**YOUR INSTRUCTIONS:**
Please mark each statement yes or no for whether it agrees with the excerpt on red wine quality, quoting the excerpt's deciding words: 1. Alcohol has the strongest correlation with red wine quality. 2. The variance of volatile acidity grew with each increase in rating. 3. Most wines have a pH level between 3.0 and 3.2.

**EXCERPTED TEXT:**
────────────────────────────────────────

And our samples are much more normal wines than excellent or poor ones. We could see from the plot, most wines have a ph level within 3.2 to 3.4 which is already an appropriate range of ph level for red wines.
Finally, I’d like to look at quality and residual sugar plotted against each other. They have the second weakest correlation (0.031).
Wow, it has such a small amount of variance! But it does make sense. As we know, based on sweetness, wine can be categorised into several types, dry, medium, sweet and so on. Each type of wine can be good or bad. So this variable does not seem to be a feature to measure the quality of a wine.
The following 4 combinations have strongest overall correlations in the data set.
Some correlations are positive, some are negative. For me, these are all reasonable relationships.
For the main feature of interest in the data set, quality has relatively strong correlations with 3 of the features: alcohol, volatile.acidity and log(sulphates).
alcohol has the strongest correlation with red wine quality (0.476). It shows a clear and positive correlation between the two in the plots. Other than a slight dip for wines rated as a 5, the median values of alcohol steadily increased with each rating.
volatile.acidity has an negative correlation with red wine quality (-0.391). The variance decreased with each increase in rating.

────────────────────────────────────────

**THE DATA:**
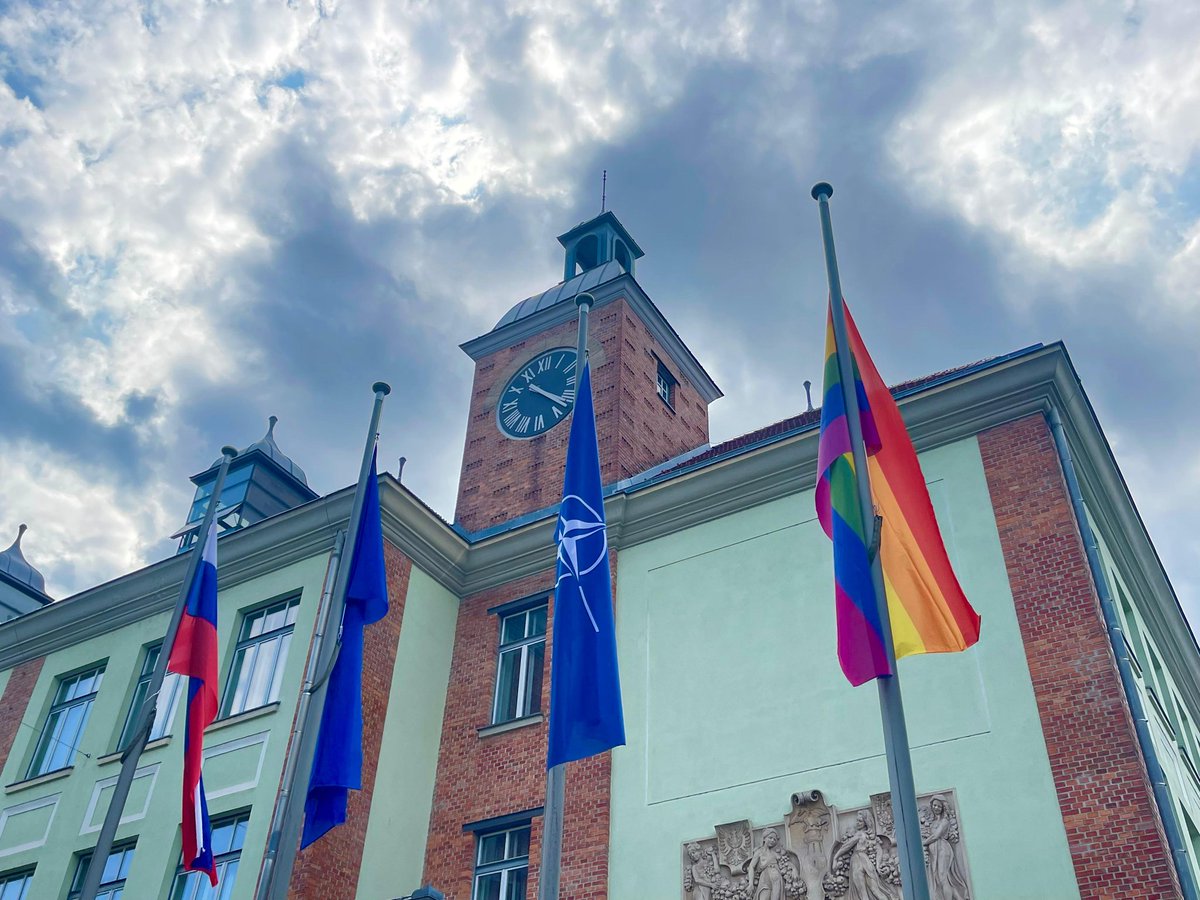 MFEA Slovenia (@mzez_rs) on Twitter photo Tudi letos na <a href="/MZEZ_RS/">MFEA Slovenia</a>🇸🇮 ob začetku Festivala Parada ponosa izobešamo mavrično zastavo🏳️🌈 - simbol ponosa, enakopravnosti in spoštovanja človekovih pravic. 🌈
#pride #PrideMonth Tudi letos na <a href="/MZEZ_RS/">MFEA Slovenia</a>🇸🇮 ob začetku Festivala Parada ponosa izobešamo mavrično zastavo🏳️🌈 - simbol ponosa, enakopravnosti in spoštovanja človekovih pravic. 🌈
#pride #PrideMonth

────────────────────────────────────────

**EXERCISE ANSWER:**
1. Yes: "alcohol has the strongest correlation with red wine quality (0.476)"
2. No: "The variance decreased with each increase in rating."
3. No: "most wines have a ph level within 3.2 to 3.4"